_Requirement_:
Copy out the stretch from "Under the name" through "lowest possible concentration." in the passage on fuel additives, replacing "additive packages" with "additive blends".

_Reading passage_:

[Start of section]

A clean engine has a longer life, performs better and emits fewer pollutants. But it also needs high quality fuels. Since basic fuels from refineries do not satisfy these requirements, they are increasingly blended with multifunctional additive systems.

Composition of multipurpose additives

Under the name Keropur® BASF offers its customers in the petroleum industry a range of additive packages. The main active component in these additive systems is polyisobuteneamine (PIBA), a detergent serving as a surface active substance which is both more effective and more eco-friendly than other products.

Polyisobuteneamine (PIBA) in Keropur® keeps the inlet valves clean

 
When developing fuel additives, researchers have to develop products satisfying a complex profile of requirements:

• They must be extremely effective at the lowest possible concentration.
  
• Like medications, they must be free from undesirable side effects.
  
• They must perform in various fuels in different types of vehicle under all operating conditions.

Long-chain hydrocarbon amines are particularly suitable as detergent additives

During the approximately twenty year history of developing detergent additives, one class of chemical substances has clearly come out on top: long-chain hydrocarbons with amino groups. The hydrocarbon content, however, consists mainly of polyisobutene. Detergent additives act like surfactants and largely satisfy the complex profile of requirements. However, they have one drawback: all the processes so far used to manufacture such surfactants involve the use of chlorine or chlorine-containing compounds. This means that organically bound chlorine automatically enters the target molecule. The aim was thus not only to produce a chlorine-free product, but also to find an ecoefficient synthetic route.

[End of section]

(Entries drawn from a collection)
[Start of section]

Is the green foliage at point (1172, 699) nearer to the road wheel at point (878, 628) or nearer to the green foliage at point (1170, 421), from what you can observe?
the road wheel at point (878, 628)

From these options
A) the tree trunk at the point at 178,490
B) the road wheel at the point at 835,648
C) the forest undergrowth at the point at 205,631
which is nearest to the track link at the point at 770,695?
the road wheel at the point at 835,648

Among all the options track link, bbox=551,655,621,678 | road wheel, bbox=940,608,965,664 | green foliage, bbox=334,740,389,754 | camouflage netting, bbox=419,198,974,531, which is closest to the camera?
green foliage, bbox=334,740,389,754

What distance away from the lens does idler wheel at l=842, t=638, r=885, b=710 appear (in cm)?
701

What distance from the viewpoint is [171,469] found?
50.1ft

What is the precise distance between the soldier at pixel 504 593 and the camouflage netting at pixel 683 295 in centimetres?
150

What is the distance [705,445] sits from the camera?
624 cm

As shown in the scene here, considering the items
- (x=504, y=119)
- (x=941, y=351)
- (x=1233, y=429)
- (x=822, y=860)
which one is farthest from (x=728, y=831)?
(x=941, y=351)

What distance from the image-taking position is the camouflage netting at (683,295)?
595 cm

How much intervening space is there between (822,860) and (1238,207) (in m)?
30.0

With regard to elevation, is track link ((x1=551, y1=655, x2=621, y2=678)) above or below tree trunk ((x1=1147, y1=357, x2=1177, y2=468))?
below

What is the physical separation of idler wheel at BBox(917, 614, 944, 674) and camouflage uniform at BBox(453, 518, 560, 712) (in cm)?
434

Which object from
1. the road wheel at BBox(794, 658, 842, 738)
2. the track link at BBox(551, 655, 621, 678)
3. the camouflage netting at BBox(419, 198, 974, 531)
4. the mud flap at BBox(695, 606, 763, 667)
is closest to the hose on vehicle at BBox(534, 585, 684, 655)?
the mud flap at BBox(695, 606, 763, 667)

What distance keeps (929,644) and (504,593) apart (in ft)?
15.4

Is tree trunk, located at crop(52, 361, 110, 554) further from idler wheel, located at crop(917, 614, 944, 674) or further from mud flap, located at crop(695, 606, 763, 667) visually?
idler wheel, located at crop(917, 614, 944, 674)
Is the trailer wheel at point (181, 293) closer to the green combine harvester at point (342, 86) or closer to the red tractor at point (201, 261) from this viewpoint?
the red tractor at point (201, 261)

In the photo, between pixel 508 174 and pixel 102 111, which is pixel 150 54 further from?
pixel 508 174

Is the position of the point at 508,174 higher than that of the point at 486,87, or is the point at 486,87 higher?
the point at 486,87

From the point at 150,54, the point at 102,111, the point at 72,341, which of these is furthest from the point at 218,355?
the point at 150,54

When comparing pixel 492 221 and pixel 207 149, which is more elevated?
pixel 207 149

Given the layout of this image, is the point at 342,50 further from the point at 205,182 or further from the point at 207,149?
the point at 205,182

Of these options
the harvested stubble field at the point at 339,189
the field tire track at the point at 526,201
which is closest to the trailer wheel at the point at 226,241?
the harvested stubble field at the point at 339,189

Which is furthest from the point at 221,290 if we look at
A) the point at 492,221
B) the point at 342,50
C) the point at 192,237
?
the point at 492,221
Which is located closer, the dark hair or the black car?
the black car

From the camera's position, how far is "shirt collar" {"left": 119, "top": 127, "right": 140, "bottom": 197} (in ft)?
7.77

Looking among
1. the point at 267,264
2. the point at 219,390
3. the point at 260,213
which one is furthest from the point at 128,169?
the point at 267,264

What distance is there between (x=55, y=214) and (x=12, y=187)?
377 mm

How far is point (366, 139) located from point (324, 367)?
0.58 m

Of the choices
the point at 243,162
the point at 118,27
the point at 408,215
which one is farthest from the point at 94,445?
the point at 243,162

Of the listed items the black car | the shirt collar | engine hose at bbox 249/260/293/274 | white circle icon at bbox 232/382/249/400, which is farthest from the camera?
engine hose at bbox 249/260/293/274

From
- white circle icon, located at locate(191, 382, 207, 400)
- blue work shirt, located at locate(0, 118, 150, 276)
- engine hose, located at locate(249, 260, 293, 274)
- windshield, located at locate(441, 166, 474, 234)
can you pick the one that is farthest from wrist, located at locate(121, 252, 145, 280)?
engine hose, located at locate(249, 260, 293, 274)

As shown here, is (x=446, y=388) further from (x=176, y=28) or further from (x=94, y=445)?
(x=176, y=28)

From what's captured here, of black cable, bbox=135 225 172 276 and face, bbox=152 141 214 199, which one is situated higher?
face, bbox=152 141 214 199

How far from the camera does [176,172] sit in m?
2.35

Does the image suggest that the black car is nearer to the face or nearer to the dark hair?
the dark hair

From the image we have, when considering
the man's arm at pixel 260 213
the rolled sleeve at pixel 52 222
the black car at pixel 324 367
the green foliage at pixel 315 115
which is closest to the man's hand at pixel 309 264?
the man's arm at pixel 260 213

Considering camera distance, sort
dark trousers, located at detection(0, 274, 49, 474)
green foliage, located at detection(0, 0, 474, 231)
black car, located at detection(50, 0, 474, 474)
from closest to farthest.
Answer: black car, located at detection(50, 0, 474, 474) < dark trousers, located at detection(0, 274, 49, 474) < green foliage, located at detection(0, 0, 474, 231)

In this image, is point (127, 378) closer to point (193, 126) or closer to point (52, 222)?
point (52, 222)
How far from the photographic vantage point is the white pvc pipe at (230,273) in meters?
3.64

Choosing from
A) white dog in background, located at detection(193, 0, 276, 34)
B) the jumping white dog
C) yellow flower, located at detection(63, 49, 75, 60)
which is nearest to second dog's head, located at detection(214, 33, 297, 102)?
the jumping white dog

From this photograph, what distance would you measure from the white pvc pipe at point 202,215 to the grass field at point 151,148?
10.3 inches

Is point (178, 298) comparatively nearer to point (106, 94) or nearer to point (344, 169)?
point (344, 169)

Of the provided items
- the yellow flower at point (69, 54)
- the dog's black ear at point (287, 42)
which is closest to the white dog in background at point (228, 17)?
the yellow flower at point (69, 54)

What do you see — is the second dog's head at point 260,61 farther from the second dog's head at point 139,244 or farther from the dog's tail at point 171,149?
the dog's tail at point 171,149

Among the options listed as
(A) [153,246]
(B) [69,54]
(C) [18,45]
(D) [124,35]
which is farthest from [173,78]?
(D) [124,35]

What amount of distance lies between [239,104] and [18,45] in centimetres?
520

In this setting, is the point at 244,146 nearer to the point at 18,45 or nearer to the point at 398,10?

[End of section]

_Answer_:
Under the name Keropur® BASF offers its customers in the petroleum industry a range of additive blends. The main active component in these additive systems is polyisobuteneamine (PIBA), a detergent serving as a surface active substance which is both more effective and more eco-friendly than other products.

Polyisobuteneamine (PIBA) in Keropur® keeps the inlet valves clean

 
When developing fuel additives, researchers have to develop products satisfying a complex profile of requirements:

• They must be extremely effective at the lowest possible concentration.